____ Texto fornecido

A reunião desta quarta-feira contou com a presença do ministro Alexandre Padilha, das Relações Institucionais. Parlamentares que representam a bancada ruralista elogiaram a mudança.
“O agro neste momento é excluído. Fizemos um acordo que foi integralmente cumprido. Já estamos trabalhando para que o agro tenha suas métricas e possa estar nesse mercado em breve, mas com segurança e com as nossas métricas”, afirmou a senadora Tereza Cristina (PP-MS), ex-ministra da Agricultura de Jair Bolsonaro.
Ativos e certificados
Segundo o PL 412/2022, o órgão gestor do SBCE deve elaborar o Plano Nacional de Alocação (PNA), que vai definir a quantidade de emissões a que cada operador tem direito. Essa quantidade é representada pelas Cotas Brasileiras de Emissões (CBEs). Cada CBE (equivalente a 1 tCO2e) é considerada um ativo comercializável, que pode ser recebida gratuitamente pelos operadores ou comprada para “conciliar” as metas de emissão.
Além das CBEs, o projeto cria o Certificado de Redução ou Remoção Verificada de Emissões (CRVE). Outro ativo comercializável, o CRVE representa o crédito de carbono gerado pela efetiva redução de emissões ou remoção de 1 tCO2e de gases de efeito estufa. O certificado também pode ser comprado pelas empresas e usado no cálculo para comprovar o cumprimento de suas metas. Além disso, o CRVE pode ser usado, após autorização, em transferências internacionais no âmbito do Acordo de Paris.
Todos os operadores devem apresentar periodicamente um plano de monitoramento e um relato das emissões e remoções de gases de efeito estufa. Já aqueles com emissões superiores a 25 mil tCO2e devem comprovar que detêm CBEs e CRVEs equivalentes a suas emissões.
Esses ativos podem ser transacionados em bolsa de valores conforme regulamentação a ser feita pela Comissão de Valores Mobiliários (CVM). Sobre o lucro resultante da venda incide imposto de renda, calculado sobre o ganho líquido quando a transação ocorrer na bolsa, ou sobre o ganho de capital, nas demais situações.

________

**Tarefas obrigatórias:**
• 1. Traduza para o inglês a seguinte frase do texto sobre o mercado de carbono: "Todos os operadores devem apresentar periodicamente um plano de monitoramento e um relato das emissões e remoções de gases de efeito estufa."
• 2. Indique se cada afirmação abaixo está de acordo com o texto sobre o mercado de carbono, respondendo sim ou não e citando literalmente as palavras do texto que decidem a questão. (a) Cada CBE equivale a 1 tCO2e. (b) As CBEs só podem ser compradas pelos operadores, nunca recebidas gratuitamente. (c) O CRVE pode ser usado em transferências internacionais sem necessidade de autorização.
• 3. Segundo o texto sobre o mercado de carbono, qual órgão fará a regulamentação da negociação das CBEs e dos CRVEs em bolsa de valores?

____ Dados extraídos

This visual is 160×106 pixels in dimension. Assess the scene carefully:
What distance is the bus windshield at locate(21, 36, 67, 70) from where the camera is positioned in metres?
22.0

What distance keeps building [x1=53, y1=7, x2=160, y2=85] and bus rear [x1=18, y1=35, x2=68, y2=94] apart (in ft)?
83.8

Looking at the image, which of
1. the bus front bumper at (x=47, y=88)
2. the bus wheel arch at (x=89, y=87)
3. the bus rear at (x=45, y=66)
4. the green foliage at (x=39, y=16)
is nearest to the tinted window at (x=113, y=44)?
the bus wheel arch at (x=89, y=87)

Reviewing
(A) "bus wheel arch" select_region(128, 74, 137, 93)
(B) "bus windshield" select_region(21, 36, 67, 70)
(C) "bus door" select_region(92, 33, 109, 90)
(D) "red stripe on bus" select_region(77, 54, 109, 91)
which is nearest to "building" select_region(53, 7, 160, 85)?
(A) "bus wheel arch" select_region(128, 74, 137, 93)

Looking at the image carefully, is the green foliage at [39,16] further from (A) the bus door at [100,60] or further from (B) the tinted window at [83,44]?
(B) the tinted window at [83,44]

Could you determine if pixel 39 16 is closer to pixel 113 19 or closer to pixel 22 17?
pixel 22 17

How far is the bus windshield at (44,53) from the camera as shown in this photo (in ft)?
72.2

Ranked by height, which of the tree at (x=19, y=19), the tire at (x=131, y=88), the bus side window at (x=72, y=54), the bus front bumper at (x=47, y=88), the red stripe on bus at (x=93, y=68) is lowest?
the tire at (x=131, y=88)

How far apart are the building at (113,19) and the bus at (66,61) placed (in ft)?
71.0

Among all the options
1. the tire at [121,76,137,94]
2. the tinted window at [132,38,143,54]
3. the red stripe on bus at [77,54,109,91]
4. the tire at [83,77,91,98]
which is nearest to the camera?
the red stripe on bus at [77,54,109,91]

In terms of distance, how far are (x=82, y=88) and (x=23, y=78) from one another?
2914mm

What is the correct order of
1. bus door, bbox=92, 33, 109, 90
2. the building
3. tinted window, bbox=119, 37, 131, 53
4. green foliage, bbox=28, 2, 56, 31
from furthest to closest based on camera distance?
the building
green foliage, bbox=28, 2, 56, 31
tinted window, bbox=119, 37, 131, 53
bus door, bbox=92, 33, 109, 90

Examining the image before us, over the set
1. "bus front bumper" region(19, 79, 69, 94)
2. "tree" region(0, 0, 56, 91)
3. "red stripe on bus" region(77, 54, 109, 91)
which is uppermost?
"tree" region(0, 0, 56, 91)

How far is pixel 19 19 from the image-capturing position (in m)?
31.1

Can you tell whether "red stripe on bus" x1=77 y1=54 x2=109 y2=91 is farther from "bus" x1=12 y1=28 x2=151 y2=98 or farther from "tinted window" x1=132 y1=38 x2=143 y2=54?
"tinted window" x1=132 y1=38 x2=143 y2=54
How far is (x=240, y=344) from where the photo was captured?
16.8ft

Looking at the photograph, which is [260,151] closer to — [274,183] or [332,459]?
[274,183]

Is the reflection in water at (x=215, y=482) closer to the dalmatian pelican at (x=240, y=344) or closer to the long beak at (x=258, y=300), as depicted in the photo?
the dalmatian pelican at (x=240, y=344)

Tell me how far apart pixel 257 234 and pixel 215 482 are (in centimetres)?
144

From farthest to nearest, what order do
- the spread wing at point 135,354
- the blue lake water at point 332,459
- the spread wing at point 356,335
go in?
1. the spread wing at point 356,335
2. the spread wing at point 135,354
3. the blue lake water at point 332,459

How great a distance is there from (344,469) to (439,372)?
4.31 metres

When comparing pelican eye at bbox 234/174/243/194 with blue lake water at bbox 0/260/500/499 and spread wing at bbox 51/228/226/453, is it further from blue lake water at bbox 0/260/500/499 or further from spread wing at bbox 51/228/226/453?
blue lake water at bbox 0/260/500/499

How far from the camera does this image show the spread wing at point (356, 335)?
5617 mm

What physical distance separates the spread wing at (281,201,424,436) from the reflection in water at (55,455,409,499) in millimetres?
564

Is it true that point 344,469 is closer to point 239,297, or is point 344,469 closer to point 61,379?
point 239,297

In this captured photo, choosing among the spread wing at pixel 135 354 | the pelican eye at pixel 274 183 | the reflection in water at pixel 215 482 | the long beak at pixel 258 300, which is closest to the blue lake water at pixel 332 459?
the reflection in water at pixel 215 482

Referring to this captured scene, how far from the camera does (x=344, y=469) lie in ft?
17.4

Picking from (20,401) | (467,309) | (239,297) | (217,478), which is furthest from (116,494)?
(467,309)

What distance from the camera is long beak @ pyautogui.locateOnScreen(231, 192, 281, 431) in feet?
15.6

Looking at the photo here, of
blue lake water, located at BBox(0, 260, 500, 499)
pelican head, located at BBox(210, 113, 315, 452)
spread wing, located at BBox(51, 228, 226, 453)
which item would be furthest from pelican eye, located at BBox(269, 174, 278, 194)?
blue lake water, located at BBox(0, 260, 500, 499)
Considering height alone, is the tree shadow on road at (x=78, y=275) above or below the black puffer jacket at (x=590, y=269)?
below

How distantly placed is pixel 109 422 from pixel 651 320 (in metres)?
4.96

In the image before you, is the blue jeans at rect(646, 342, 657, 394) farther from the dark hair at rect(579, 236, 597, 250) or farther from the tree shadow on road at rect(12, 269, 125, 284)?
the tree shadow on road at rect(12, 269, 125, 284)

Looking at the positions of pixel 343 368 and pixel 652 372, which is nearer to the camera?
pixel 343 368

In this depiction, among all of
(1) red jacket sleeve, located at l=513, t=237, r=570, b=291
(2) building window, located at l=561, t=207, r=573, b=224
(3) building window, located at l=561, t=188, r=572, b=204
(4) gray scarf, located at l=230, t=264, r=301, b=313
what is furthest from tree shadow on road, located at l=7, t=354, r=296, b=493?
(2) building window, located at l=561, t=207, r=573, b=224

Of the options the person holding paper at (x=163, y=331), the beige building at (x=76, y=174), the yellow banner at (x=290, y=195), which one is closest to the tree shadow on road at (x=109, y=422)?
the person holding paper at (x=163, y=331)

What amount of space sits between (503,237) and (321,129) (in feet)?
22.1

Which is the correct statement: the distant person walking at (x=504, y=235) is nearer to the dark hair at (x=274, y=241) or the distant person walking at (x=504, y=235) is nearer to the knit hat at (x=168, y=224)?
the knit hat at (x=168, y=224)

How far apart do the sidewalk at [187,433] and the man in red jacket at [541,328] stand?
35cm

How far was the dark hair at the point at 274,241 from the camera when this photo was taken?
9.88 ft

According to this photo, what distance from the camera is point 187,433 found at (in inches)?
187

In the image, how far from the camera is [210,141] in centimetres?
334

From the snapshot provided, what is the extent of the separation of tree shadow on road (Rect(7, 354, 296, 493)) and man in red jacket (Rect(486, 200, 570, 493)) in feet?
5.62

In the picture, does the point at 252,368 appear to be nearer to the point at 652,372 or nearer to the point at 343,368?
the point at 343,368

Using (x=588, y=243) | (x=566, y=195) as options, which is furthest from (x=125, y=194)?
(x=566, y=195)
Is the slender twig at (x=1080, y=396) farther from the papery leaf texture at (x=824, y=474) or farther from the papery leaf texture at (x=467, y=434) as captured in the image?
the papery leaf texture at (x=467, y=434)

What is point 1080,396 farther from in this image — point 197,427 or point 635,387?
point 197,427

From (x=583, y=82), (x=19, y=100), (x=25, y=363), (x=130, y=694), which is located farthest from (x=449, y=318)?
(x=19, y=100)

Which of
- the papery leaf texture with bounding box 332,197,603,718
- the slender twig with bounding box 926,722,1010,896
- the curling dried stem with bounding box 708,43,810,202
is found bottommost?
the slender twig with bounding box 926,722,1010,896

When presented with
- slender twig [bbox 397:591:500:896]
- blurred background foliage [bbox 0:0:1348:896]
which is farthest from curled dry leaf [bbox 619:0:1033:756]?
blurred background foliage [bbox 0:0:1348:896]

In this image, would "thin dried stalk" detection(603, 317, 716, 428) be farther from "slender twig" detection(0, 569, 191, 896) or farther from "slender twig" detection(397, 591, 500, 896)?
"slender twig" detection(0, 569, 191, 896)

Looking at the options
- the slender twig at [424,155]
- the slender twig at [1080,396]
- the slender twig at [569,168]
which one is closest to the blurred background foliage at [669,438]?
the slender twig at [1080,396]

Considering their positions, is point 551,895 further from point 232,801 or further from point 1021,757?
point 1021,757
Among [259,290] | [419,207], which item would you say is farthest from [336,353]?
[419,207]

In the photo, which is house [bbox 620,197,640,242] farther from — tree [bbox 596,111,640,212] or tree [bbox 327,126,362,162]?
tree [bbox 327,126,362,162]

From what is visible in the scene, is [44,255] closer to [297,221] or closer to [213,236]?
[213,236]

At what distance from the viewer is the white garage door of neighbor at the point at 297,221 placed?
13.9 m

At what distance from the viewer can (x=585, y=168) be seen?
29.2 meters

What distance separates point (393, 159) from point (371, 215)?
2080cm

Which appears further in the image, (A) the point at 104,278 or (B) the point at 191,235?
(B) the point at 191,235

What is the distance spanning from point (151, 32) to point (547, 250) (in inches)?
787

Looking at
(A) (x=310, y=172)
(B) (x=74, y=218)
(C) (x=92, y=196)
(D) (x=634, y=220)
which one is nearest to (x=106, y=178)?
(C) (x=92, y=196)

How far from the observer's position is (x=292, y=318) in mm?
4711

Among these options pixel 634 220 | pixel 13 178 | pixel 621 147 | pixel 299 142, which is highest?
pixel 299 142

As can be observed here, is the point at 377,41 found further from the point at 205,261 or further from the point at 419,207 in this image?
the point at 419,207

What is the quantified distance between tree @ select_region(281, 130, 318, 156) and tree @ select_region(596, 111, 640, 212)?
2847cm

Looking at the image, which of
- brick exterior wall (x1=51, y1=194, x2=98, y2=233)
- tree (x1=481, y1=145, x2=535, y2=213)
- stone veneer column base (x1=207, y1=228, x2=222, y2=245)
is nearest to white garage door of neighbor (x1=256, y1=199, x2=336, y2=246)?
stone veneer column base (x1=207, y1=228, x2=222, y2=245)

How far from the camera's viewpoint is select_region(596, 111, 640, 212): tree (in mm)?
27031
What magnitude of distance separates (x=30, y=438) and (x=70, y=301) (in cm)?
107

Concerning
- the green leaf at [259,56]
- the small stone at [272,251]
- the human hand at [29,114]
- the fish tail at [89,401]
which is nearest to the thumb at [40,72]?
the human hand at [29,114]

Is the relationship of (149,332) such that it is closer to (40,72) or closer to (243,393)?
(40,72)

________

**Respostas por tarefa:**
• 1. All operators must periodically submit a monitoring plan and a report on greenhouse gas emissions and removals.

• 2.
(a) Sim: "Cada CBE (equivalente a 1 tCO2e)"
(b) Não: "pode ser recebida gratuitamente pelos operadores ou comprada"
(c) Não: "o CRVE pode ser usado, após autorização, em transferências internacionais no âmbito do Acordo de Paris"

• 3. A Comissão de Valores Mobiliários (CVM).